Baseload electric generating capacity is exciting…

Baseload electric generating capacity is exciting… wait, no … baseload capacity is exiting areas served by regional wholesale power markets, and the owners of these assets and some state policymakers are anxious to solve what they imagine to be a problem.

Utility Dive has a good story on the topic, “Re-regulation on the horizon? State plant subsidies point to looming ‘crisis’ in organized power markets,” that centers around a thoughtful paper by Ray Gifford and Matthew Larsen examining the topic.

The Utility Dive story highlights efforts in Ohio, New York, and other states to offer “around market” subsidies to utility generators poised to retire, and the pushback from independent power producers and the Federal Energy Regulatory Commission in defense of competitive wholesale markets. State policymakers are coming down on both sides of the issue, some favoring utilities and others not convinced ratepayers should be put on the hook to protect profits at specific power plants. Some utility interests claim the trouble is reason to extinguish competition at both wholesale and retail levels and return to a fully regulated system.

Some excerpts from the Utility Dive article:

The widespread retirement of baseload generation presents a number of challenges, from the loss of carbon-free nuclear plants to potential generation shortfalls.
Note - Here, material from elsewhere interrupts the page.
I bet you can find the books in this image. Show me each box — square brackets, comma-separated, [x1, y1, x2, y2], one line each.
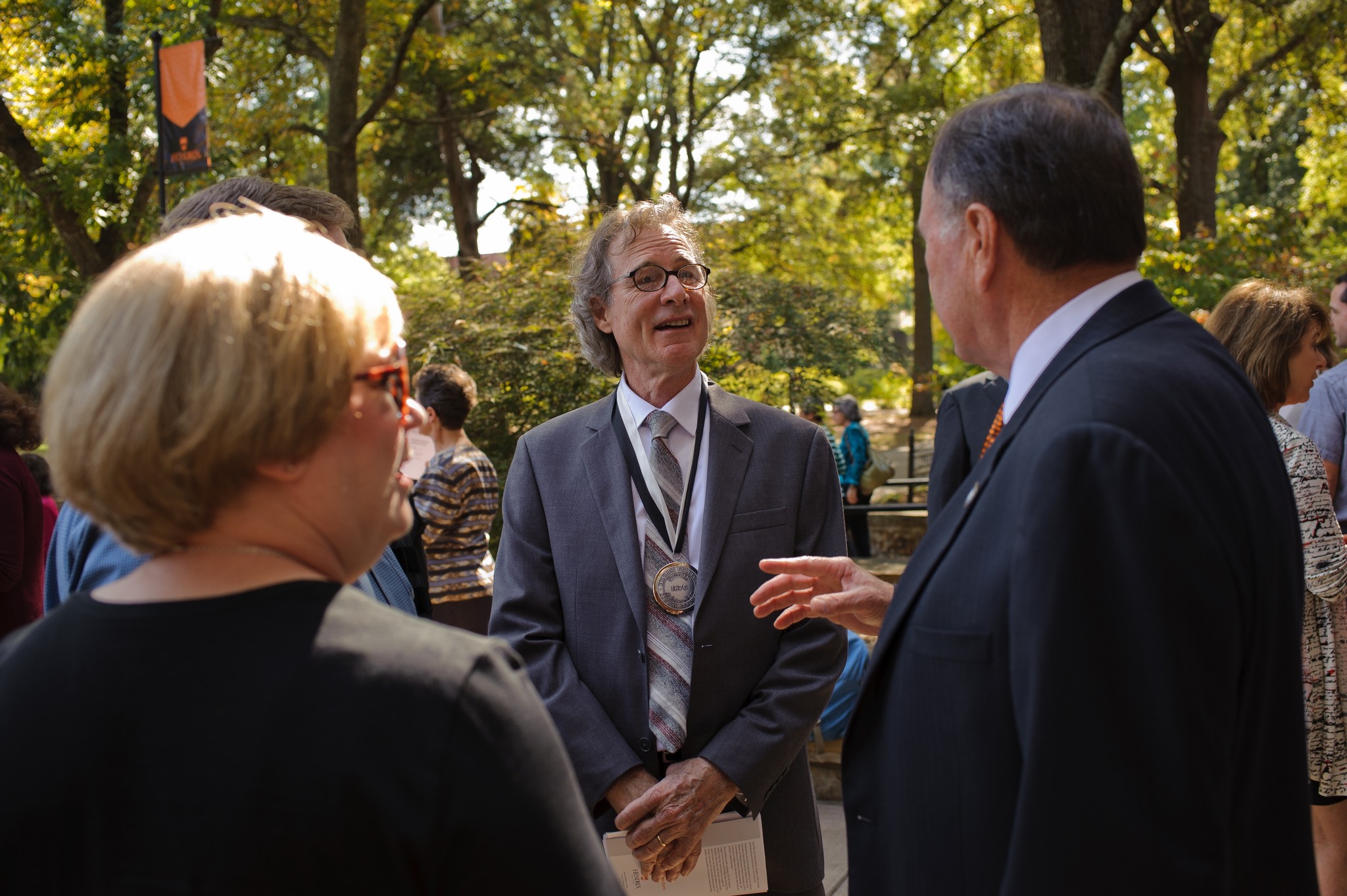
[603, 810, 768, 896]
And while motivations vary, Gifford says the spread of state efforts to stem the tide of retirements shows that many policymakers are increasingly dissatisfied with the design of organized markets across the nation.

Without concerted action to alter market constructs, Gifford is concerned some states will turn back to a vertically-integrated utility model — putting the entire organized market experiment at risk.

“When you have plausible and it seems to me serious talk in Ohio about reintegration, that puts these markets in crisis,” he told Utility Dive. “It seems to me markets are generally in much more crisis than anybody thinks right now.”

Widespread problems.

In PJM, MISO, ERCOT, NYISO and ISO-NE, aging coal and nuclear plants have been unable to recover their fixed costs and are increasingly going offline as a result. The retirements have been occurring at such a “disquieting frequency” that a full inventory is infeasible, the authors write, but recent figures back up the trend.

All told, more than 50 GW of coal generation are scheduled to retire between 2012 and 2020, according to SNL, while nuclear plants in Illinois, New York, California, Massachusetts and elsewhere are the subject of high-profile discussions over potential retirement and replacement capacity.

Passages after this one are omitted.